Necessary instruments
Instruments needed to mount a pinhole diaphragm on a support slide.

The electronic microscope diaphragms are splendid pinhole of perfectly known and regular diameter, but they are small (circular 3mm slides) and they have to be mounted on bigger support slide not to ruin them and to use them more easily. This article will expose some suggestions that will let you mount them in an easy and efficient way. The holes are not sold mounted as the exigencies of every photographer could vary.

The necessary currency material: an aluminum tin can, some black adhesive tape (the one used by electricians) and an instrument to make 2mm holes. If you got a drill and a 2mm drill bit, well you got the whole! But unfortunately not everyone has a little workshop in its house. I procured a 2mm punch, which is 1,50 euros in any ironmonger’s. I think that everyone has a hammer in its house, as well as a piece of compact cardboard that will be your pad, therefore the expense to get everything you need is quite contained.

Let’s start cutting a piece of aluminum from the tin can. It must be of the desired dimensions, let’s say up from a cm2. Let’s cut a couple of centimeters of tape or put the aluminum slide at the center of it. It is not necessary that they fast completely to each other, the tape will be taken apart during next step. Lay everything on your paper pad, the tape looking on top, put the punch in the center and beat with your hammer, so that you contemporary create a hole in the tape and in the aluminum.

At this point you can detach the tape and put it within reach, for example fasten at the border of your table. If you used the punch, the slide will be bended on one side and will present a little cone on the opposite side. Therefore you must turn it and give a couple of hits with your hammer to flatten it. It could be necessary to turn the slide again and give some little smacks to both sides. If there’s some smears, it could be useful some sandpaper, but it is usually easy to form clean and faultless holes. If the slide is big and is not covered entirely by tape, for example in the case the slide will be an entire wall of the pinhole camera, it is the moment when you must paint it black. Black opaque spray painting is not expensive and will dry in a short time.

At this point it is necessary to work with precision. The idea is to put the electronic microscope diaphragm on the table you’re working on. The pierced tape must adhere with the diaphragm, in a way that the diaphragm hole will be exactly centered with the hole of the tape. Thanks to the tape glue, the diaphragm will be stuck. Then you put the tape on the surface, with the glue and the diaphragm side looking to the top; you make the aluminum slide adhere to the tape, in a way that all the holes will be superimposed. This way, the microscope diaphragm is free at the center of the sandwich, between adhesive tape and one-millimeter aluminum all around its border.

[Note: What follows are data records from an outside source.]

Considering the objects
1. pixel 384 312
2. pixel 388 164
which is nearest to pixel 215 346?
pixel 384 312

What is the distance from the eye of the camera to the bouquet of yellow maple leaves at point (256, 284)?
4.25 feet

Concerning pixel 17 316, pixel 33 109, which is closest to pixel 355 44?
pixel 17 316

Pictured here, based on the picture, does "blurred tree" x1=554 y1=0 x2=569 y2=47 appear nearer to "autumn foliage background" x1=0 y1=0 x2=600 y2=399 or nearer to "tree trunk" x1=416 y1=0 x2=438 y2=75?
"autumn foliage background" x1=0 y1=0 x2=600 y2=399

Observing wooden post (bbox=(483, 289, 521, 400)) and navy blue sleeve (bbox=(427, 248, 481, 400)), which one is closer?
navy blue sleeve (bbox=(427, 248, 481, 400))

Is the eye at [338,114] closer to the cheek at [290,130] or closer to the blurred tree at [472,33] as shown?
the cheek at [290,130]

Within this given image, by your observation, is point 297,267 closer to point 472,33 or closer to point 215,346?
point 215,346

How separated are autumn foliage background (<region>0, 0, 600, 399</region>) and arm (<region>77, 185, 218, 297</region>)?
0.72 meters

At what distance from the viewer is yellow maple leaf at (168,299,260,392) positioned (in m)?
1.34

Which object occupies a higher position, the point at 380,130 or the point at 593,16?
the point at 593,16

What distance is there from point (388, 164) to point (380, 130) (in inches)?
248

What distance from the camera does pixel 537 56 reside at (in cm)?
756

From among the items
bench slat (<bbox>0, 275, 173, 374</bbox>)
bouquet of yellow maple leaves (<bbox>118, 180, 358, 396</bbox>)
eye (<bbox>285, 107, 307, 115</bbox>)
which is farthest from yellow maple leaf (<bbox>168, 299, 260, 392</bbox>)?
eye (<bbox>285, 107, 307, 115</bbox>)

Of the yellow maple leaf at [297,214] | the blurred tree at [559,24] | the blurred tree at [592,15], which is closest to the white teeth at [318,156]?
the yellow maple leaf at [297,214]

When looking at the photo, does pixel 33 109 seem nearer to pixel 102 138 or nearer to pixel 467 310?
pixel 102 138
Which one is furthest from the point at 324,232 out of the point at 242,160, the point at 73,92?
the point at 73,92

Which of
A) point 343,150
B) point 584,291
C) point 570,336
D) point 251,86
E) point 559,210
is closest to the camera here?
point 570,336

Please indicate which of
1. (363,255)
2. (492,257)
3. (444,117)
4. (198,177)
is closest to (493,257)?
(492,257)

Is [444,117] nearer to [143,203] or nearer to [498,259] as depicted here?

I personally find tables a little bit uncomfortable, as there’s no space for fingers to work. So I put the microscope diaphragm on a one-centimeter-diameter cylinder, some centimeters long. I use a lipstick case, but just because it was the first thing that came into my mind with that precise shape. This trick helps me put my wrists on the table and lets my fingers come closer the diaphragm. It is easy to put the holes together looking through the tape hole before and through the aluminum after.

That’s all, folks. You just need to control the tape is perfectly stuck and the slide perfectly mounted in the center. Easier said than done. I mounted tenth diaphragms for now, and no one was wrong, therefore the procedure I explained shouldn’t be so hard.

At this point you can paint the inside of the diaphragms with a black felt-tip if you want, but I strongly suggest to do this only in case of real need, since you could damage the hole. Reflection problems could bear only with lots of sun and with backlight pictures; the majority of the pictures and cloudy days don’t require painted holes.

The dimensions of the support slide depend on the thickness of the material on which the rest of the box was made of. The more it is thick the bigger the support slide must be, to move away widths that could project shadows, limiting the effective dimension of the image recorded on sensitive supports. To the limit, one wall of the box can be built with the aluminum of a tin can. If you’re using a tin box, the metal is thin enough to allow 2mm-holes directly in the cover of the box.


2 Comments »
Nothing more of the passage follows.